# Text segment

Six cases of meningitis were identified. All cases but one had the same bacteria cultivated in blood as in CSF. However, a LP was only performed in 35/209 (17%) of cases with a positive blood culture. LP is not recommended in asymptomatic full-term neonates and it is not performed if the neonate has no clinical signs suggesting meningitis [21]. This might be a problem as signs and symptoms of meningitis are often subtle. Even though meningitis in EO infections is quite uncommon a LP should be performed in any infant whose clinical course or laboratory data strongly suggest bacterial infection since it is the only way to rule out meningitis. Confirming the diagnosis of meningitis with cultures can be challenging given that a LP is often delayed and antibiotic treatment may result in negative cultures. Analysis of CSF by PCR for detection of bacterial DNA may be more sensitive in these situations, but the results of such diagnostic tests were not considered in the present study.
Many obstetricians in the region knew about the risk factor-based IAP guidelines and were acting accordingly before the publication of the guidelines in 2008 even though the approach was not implemented systematically until 2011. It is therefore impossible to pinpoint a specific year when the effect of risk factor-based IAP started to have a declining effect on EO GBS infections. EO GBS infections have been declining and the incidence during 1997–2017 at 0.45 cases/1000 LB was significantly lower compared to the previous study, covering the years 1987–1996, with an incidence of 0.9 cases/1000 LB, (p < 0.0001), (Fig. 3).
Even though the incidence of EO GBS continued to decline further to 0.4 cases/1000 LB after the systematically start of risk factor-based IAP after 2011, the reduction is not as low as in other reports. A national population-based Swedish cohort study of EO GBS infections during 2006–2011 reported a decrease from 0.40 to 0.30 cases/1000 LB [5]. There might be a regional difference in the adherence to the guidelines or missed opportunities for IAP and that needs to be studied further.

# Dataset excerpt
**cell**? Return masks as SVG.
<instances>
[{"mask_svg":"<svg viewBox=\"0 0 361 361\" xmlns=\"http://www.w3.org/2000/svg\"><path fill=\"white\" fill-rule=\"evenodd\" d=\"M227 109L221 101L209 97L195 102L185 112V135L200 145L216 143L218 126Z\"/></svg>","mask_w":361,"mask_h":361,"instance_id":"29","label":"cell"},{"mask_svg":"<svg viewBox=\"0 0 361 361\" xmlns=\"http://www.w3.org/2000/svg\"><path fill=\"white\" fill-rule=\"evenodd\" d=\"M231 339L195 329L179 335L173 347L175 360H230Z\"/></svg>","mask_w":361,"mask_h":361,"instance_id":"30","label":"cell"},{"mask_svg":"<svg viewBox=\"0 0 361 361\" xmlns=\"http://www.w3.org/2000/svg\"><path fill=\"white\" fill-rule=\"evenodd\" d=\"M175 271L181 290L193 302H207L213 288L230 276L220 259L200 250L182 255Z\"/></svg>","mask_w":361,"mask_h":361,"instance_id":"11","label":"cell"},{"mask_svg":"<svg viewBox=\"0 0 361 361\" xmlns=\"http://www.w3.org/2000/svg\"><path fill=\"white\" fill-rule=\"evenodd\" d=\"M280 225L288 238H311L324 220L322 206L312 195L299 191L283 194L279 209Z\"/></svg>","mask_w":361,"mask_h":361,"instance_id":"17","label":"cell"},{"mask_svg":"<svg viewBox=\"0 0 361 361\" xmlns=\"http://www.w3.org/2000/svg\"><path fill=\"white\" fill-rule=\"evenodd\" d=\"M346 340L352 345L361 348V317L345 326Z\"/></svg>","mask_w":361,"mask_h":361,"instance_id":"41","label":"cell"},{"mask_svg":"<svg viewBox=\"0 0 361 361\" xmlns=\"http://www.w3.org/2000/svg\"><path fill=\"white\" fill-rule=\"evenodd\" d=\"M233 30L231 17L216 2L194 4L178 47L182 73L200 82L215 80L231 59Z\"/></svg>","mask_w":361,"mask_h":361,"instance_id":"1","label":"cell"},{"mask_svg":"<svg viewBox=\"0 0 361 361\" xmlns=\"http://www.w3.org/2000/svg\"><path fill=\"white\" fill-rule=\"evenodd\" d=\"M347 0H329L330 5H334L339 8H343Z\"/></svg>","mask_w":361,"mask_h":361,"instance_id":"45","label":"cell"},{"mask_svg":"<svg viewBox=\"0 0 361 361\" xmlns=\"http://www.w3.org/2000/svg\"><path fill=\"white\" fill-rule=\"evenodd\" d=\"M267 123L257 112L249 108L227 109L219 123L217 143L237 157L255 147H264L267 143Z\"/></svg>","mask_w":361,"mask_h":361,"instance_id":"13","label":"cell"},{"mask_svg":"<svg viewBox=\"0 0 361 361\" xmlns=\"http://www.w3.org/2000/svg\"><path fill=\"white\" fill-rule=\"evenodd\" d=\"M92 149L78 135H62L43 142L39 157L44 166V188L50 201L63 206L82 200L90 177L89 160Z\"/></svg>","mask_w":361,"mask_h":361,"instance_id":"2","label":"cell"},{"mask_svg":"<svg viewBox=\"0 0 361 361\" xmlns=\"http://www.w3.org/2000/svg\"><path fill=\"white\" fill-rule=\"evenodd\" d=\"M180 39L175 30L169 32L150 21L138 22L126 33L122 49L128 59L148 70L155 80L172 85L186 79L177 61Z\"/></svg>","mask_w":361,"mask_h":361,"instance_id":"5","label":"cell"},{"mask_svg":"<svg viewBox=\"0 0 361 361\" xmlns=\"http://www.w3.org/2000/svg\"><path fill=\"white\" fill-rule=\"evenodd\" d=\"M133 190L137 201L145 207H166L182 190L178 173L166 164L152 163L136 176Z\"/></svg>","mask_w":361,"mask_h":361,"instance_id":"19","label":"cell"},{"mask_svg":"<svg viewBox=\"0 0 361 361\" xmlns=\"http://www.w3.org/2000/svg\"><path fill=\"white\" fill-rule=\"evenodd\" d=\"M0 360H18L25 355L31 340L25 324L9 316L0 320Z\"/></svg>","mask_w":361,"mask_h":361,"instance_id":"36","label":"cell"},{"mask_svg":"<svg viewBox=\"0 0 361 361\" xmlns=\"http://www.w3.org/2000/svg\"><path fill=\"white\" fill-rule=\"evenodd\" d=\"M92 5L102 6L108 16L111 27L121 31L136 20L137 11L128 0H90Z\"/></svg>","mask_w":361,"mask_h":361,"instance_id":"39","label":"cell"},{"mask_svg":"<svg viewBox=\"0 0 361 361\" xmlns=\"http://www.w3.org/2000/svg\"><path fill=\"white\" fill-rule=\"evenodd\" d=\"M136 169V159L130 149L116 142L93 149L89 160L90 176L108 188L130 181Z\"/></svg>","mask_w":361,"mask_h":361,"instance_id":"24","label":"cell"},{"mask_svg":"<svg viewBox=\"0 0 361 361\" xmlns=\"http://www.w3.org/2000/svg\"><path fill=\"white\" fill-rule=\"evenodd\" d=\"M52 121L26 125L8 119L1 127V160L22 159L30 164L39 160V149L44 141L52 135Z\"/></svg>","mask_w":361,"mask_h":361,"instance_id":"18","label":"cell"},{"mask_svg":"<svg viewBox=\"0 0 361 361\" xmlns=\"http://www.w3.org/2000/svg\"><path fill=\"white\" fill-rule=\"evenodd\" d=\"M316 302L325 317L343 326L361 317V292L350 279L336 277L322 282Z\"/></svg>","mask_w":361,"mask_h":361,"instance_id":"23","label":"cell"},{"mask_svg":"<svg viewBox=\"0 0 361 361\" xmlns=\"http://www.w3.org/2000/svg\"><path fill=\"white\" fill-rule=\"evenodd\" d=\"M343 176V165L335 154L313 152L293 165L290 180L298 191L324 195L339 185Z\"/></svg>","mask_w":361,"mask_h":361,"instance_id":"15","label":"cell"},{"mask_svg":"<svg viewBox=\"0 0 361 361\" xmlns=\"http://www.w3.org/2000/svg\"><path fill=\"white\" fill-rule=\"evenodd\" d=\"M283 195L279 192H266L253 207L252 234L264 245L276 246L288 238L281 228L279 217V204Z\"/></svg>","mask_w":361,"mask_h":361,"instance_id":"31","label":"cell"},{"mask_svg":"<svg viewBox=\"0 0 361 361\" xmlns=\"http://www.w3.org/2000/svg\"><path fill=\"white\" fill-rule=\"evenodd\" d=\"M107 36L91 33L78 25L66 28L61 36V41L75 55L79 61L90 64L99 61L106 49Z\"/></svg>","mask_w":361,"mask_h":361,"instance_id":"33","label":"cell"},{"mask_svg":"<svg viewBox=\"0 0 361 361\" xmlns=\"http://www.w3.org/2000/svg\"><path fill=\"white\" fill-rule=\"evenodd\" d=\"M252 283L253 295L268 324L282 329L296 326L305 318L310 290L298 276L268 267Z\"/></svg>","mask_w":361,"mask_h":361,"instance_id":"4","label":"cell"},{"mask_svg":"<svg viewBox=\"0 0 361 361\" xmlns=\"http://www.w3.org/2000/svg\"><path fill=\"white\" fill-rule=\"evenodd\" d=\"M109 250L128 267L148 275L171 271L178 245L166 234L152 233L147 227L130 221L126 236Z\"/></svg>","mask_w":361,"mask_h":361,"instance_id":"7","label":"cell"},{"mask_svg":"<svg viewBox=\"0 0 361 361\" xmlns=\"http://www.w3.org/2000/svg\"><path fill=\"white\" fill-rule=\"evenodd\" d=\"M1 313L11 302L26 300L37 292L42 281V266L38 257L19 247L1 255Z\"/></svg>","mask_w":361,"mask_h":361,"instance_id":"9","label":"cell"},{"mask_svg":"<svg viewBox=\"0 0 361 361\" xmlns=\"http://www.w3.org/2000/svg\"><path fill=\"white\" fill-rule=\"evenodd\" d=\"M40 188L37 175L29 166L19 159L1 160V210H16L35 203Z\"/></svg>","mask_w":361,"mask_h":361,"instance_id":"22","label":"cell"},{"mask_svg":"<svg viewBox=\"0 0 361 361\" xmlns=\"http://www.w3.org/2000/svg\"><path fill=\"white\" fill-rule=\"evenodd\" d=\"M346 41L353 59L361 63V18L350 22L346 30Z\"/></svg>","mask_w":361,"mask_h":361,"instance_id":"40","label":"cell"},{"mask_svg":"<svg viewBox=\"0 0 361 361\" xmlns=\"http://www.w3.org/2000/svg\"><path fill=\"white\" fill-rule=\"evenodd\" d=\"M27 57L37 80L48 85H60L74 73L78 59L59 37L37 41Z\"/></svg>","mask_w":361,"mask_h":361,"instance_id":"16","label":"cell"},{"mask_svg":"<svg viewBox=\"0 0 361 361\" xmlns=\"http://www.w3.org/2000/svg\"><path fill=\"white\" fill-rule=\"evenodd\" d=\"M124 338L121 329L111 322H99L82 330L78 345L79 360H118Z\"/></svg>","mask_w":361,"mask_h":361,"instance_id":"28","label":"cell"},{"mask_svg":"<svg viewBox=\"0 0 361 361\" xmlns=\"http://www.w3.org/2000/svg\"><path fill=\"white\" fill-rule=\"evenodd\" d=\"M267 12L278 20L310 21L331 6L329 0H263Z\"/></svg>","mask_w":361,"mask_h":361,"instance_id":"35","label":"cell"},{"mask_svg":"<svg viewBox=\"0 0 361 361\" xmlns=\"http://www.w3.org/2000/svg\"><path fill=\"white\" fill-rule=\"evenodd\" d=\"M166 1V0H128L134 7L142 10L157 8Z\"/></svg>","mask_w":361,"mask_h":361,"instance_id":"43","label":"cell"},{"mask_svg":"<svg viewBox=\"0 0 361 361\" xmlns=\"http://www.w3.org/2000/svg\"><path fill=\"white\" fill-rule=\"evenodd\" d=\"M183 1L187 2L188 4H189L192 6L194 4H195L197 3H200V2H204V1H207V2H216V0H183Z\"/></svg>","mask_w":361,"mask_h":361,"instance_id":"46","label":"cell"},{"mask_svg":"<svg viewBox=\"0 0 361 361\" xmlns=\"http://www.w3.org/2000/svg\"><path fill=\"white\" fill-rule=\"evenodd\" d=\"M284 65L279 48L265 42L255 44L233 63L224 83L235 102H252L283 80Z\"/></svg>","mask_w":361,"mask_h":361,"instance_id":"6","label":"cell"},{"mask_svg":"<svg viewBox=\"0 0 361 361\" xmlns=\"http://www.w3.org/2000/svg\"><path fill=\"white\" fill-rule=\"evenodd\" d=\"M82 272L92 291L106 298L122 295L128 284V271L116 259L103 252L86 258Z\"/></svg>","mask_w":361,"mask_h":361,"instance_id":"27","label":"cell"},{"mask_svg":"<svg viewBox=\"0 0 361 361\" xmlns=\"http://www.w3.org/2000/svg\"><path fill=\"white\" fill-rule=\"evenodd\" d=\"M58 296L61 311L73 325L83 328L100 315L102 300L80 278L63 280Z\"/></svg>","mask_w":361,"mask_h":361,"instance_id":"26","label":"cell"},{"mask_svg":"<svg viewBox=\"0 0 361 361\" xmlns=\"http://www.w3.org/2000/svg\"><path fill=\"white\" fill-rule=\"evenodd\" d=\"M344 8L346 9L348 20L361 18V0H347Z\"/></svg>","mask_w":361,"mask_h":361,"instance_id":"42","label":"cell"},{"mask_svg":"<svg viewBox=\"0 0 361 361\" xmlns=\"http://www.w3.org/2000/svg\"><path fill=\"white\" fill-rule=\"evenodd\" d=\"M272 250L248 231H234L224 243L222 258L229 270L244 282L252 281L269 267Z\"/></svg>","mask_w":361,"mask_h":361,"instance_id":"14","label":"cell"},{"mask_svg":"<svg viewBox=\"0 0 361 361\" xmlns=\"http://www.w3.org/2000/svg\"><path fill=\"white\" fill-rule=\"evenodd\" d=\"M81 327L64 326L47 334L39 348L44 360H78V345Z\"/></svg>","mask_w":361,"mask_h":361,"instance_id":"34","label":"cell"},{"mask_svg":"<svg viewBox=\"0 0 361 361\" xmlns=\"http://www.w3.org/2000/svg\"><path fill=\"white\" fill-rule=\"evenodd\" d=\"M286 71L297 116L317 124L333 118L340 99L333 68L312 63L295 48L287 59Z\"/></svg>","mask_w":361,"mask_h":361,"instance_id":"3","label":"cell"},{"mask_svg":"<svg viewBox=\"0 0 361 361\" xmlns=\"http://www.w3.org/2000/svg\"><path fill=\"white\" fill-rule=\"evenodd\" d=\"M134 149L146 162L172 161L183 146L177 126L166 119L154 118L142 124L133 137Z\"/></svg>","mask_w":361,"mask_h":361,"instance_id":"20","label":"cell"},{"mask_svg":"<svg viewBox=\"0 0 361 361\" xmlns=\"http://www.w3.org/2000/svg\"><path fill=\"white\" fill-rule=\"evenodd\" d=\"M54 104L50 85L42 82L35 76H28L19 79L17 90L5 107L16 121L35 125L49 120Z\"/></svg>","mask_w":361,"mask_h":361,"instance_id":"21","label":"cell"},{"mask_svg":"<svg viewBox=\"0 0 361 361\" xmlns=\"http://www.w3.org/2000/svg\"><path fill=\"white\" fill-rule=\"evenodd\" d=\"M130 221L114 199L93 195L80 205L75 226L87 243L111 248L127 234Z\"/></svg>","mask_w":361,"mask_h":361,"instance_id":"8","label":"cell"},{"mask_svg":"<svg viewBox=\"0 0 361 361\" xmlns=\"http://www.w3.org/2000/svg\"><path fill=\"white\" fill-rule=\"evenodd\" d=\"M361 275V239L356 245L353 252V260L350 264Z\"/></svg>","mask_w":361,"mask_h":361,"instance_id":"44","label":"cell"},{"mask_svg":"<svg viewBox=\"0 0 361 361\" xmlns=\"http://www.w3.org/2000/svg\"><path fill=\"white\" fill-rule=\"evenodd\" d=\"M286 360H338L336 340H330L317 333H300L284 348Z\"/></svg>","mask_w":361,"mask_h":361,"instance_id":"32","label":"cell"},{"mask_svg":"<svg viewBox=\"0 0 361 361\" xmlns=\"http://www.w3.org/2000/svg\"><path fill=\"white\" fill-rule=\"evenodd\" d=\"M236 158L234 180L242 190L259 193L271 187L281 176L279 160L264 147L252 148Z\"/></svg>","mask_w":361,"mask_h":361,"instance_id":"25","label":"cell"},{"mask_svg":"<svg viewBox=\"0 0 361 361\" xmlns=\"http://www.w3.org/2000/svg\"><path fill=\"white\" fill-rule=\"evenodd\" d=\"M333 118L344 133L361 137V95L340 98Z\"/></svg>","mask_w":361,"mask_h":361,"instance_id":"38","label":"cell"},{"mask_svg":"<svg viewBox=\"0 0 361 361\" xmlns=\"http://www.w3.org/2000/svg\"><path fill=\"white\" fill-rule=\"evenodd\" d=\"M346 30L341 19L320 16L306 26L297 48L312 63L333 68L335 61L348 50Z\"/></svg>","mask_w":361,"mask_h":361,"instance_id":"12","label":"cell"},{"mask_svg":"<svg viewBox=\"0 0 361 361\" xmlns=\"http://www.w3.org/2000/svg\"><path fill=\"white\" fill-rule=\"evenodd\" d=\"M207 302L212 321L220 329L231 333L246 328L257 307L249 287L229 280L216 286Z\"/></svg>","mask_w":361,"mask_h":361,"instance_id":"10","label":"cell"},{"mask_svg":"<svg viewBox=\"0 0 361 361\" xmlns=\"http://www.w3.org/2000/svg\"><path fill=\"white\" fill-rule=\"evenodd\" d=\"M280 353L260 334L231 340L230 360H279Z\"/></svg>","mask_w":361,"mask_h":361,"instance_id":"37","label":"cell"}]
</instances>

# List of tasks
[A] Reproduce verbatim the part of the passage on early-onset neonatal infections that opens with the words containing "Even though the incidence" and closes with "be studied further.".
[B] Resume the passage on early-onset neonatal infections after its final sentence and carry it forward.

# Results of the tasks
[A]
Even though the incidence of EO GBS continued to decline further to 0.4 cases/1000 LB after the systematically start of risk factor-based IAP after 2011, the reduction is not as low as in other reports. A national population-based Swedish cohort study of EO GBS infections during 2006–2011 reported a decrease from 0.40 to 0.30 cases/1000 LB [5]. There might be a regional difference in the adherence to the guidelines or missed opportunities for IAP and that needs to be studied further.

[B]
A study from the United States, where screening-based IAP was implemented in 2002, reported an incidence of EO GBS at 0.23 cases/1000 LB in 2015 [22]. Although the studies are not comparable, the lower incidence in the United States as compared to our study may indicate that a screening-based IAP could have a greater impact on EO GBS infection than a risk factor-based approach. A study from London, United Kingdom, reported a decrease in incidence of EO GBS infection from 0.99/1000 LB with risk factor-based IAP to 0.33/1000 LB with screening-based IAP and after returning back to risk factor-based IAP the incidence went up again [23, 24]. Missed opportunities for prevention occurs both for risk-based IAP and screening-based IAP [5, 22].
Studies have shown an increase in EO Gram-negative sepsis, especially infections caused by E. coli [2]. Since very-low-birth-weight infants are more likely to have invasive infection due to Gram-negative organisms and E. coli in particular, rather than Gram-positive organisms like GBS, the increasing rate could be a reflection of improved survival of very-low-birth-weight infants [25, 26]. In our study we did not see a rise in infections due to Gram-negative organisms even though the number of singleton live born infants in Sweden weighing < 1000 g increased from 0.22% (1975–1987) to 0.38% (2008–2016), (p < 0.0001), (Fig. 3) [15].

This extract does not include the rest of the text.